Freitag, 23. November 2012

Edgar Allan Poe: Das Geisterschloss

In der Täler grünstem Tale hat, von Engeln einst bewohnt,
Gleich des Himmels Kathedrale golddurchstrahlt ein Schloß gethront.
Rings auf Erden
diesem Schlosse keines glich;
Herrschte dort mit reichem Trosse der Gedanke
 – königlich.

Gelber Fahnen Faltenschlagen floss wie Sonnengold im Wind

Ach, es war in alten Tagen, die nun längst vergangen sind!
Damals kosten süße Lüfte Lind den Ort,
Zogen als beschwingte Düfte Von des Schlosses Wällen fort.

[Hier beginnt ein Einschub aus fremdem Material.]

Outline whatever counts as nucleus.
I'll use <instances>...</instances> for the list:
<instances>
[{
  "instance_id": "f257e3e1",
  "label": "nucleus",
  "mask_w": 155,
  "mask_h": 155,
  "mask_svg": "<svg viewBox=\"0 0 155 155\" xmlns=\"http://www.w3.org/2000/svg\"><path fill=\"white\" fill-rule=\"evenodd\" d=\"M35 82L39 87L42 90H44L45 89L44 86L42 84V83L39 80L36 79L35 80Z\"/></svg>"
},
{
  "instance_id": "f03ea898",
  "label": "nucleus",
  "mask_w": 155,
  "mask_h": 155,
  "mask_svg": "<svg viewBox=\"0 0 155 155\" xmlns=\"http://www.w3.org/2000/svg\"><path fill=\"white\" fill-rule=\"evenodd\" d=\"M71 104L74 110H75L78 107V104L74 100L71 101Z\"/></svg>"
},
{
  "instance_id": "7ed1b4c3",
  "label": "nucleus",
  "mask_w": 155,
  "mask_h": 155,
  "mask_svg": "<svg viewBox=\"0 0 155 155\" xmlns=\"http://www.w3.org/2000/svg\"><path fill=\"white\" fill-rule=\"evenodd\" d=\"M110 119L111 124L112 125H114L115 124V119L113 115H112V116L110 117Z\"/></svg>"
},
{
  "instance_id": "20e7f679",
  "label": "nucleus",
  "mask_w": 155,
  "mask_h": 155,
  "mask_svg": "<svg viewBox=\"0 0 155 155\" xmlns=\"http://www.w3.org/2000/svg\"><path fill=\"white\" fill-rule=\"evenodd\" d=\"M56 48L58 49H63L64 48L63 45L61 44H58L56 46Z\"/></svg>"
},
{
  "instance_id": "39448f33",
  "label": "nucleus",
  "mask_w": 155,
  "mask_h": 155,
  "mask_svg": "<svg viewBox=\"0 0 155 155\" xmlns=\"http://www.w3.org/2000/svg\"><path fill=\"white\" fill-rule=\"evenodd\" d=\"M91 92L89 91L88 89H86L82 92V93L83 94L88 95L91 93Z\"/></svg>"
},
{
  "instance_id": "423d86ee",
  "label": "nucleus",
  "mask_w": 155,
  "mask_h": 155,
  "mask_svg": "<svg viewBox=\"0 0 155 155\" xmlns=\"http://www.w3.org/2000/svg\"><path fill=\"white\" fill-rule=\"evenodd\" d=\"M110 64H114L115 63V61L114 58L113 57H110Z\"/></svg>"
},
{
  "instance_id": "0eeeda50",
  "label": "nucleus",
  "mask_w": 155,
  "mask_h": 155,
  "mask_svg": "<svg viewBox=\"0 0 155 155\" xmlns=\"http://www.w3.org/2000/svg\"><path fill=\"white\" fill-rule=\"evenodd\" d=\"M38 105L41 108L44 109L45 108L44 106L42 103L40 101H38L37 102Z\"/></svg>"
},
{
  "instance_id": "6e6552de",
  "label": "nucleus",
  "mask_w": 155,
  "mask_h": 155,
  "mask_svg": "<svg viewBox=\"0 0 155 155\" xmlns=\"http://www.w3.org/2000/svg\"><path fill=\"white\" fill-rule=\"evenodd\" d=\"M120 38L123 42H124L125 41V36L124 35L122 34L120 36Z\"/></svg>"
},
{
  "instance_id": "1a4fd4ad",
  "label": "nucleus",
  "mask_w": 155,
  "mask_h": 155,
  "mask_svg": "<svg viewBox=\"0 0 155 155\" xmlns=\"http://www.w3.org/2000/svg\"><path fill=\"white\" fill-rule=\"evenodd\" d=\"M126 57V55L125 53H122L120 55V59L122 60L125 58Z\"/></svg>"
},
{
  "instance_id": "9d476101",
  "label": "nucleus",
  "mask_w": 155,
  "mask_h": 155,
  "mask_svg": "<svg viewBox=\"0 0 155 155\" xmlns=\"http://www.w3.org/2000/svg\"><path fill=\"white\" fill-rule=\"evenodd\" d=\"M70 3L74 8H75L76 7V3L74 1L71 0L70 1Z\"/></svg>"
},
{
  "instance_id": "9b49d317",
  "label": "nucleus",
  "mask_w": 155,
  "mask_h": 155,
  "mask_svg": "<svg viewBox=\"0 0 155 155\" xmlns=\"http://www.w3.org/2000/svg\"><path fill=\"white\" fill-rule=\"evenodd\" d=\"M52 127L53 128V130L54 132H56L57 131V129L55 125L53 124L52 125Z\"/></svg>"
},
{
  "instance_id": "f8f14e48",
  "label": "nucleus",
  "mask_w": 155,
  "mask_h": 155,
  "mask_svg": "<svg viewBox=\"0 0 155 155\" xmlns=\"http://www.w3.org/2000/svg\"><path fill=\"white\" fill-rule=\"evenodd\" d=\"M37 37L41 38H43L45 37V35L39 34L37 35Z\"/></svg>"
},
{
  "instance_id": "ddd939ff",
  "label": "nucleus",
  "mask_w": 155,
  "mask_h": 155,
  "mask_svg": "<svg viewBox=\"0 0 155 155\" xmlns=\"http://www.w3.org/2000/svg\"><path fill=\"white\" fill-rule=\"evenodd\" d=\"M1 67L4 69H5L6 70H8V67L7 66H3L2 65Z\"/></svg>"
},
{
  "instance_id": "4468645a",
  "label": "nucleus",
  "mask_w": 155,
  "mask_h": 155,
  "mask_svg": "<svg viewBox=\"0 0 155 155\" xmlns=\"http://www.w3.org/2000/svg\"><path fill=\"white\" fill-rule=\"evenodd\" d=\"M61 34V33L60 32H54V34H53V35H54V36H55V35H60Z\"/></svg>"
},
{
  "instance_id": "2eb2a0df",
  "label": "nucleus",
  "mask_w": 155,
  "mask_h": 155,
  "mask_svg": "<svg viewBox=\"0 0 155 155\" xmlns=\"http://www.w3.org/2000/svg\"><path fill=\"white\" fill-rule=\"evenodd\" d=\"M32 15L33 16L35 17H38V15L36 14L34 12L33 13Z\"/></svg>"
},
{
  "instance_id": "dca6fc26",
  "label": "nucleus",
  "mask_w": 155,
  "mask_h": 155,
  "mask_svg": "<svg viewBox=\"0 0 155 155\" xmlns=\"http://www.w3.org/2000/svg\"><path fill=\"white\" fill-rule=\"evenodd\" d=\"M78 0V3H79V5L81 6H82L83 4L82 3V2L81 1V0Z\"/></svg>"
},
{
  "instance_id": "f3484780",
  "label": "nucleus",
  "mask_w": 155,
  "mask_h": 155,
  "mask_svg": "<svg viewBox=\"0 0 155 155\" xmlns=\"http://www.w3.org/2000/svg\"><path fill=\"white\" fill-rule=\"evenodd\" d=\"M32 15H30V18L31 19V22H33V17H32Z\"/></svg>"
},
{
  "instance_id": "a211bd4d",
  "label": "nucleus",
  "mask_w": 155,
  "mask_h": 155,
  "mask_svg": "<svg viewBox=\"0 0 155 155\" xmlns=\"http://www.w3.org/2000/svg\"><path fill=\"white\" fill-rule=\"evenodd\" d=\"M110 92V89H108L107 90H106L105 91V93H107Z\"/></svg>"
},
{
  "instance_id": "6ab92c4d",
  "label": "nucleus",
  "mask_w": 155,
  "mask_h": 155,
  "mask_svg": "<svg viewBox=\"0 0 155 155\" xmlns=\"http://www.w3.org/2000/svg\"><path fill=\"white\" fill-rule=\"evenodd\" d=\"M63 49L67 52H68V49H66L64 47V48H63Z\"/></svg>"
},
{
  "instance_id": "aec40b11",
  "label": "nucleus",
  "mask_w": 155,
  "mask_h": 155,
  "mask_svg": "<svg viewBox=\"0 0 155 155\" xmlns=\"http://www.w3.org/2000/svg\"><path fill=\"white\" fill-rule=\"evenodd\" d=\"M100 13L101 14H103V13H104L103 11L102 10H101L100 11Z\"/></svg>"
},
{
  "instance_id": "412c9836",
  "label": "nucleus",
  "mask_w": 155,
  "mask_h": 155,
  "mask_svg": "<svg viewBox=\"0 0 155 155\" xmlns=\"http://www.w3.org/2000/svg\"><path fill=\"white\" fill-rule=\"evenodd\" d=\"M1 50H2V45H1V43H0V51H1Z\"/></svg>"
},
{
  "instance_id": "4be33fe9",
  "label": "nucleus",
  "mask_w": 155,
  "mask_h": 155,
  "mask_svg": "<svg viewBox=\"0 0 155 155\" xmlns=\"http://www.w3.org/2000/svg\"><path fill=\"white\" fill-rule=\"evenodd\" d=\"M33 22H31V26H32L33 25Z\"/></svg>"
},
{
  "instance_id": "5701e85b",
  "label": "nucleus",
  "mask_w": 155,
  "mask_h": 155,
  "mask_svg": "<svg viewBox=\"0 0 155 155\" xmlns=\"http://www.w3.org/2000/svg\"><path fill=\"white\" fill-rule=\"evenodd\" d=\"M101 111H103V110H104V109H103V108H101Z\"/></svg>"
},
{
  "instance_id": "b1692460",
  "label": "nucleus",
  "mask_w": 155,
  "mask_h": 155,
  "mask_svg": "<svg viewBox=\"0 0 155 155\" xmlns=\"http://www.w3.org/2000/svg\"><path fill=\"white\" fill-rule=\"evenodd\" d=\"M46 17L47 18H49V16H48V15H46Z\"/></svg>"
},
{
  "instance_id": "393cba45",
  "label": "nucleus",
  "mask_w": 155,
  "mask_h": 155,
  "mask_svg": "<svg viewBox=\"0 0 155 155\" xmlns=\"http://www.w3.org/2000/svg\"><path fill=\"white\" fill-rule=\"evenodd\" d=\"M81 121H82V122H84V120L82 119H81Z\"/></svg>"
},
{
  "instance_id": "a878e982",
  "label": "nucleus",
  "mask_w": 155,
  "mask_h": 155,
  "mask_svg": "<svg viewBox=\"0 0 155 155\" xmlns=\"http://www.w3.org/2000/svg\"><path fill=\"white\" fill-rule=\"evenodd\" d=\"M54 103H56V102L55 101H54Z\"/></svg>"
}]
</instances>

Wandrer in dem Tale schauten durch der Fenster
 lichten Glanz
Genien, die zum Sang der lauten Schritten in gemessnem Tanz
Um den Thron, auf dem erhaben, marmorschön,
Würdig solcher Weihegaben, war des Reiches Herr
 zu sehn.

Perlen- und rubinenglutend war des stolzen Schlosses Tor,
Ihm entschwebten flutend, flutend Süße Echos, die im Chor,
Weithinklingend, froh besegen – Süße Pflicht! –
Ihres Königs hehres Prangen in der Weisheit Himmelslicht.

Doch Dämonen, schwarze Sorgen, stürzten roh des Königs Thron. –
Trauert, Freunde, denn kein Morgen wird ein Schloss wie dies umlohn!
Was da blühte, was da glühte – Herrlichkeit! –
Eine welke Märchenblüte ist's aus längst begrabner Zeit.

Und durch glutenrote Fenster werden heute Wandrer sehn
Ungeheure Wahngespenster grauenhaft im Tanz
sich drehn;
Aus dem Tor in wildem Wellen, wie ein Meer,
Lachend ekle Geister quellen – Weh! sie lächeln niemals mehr!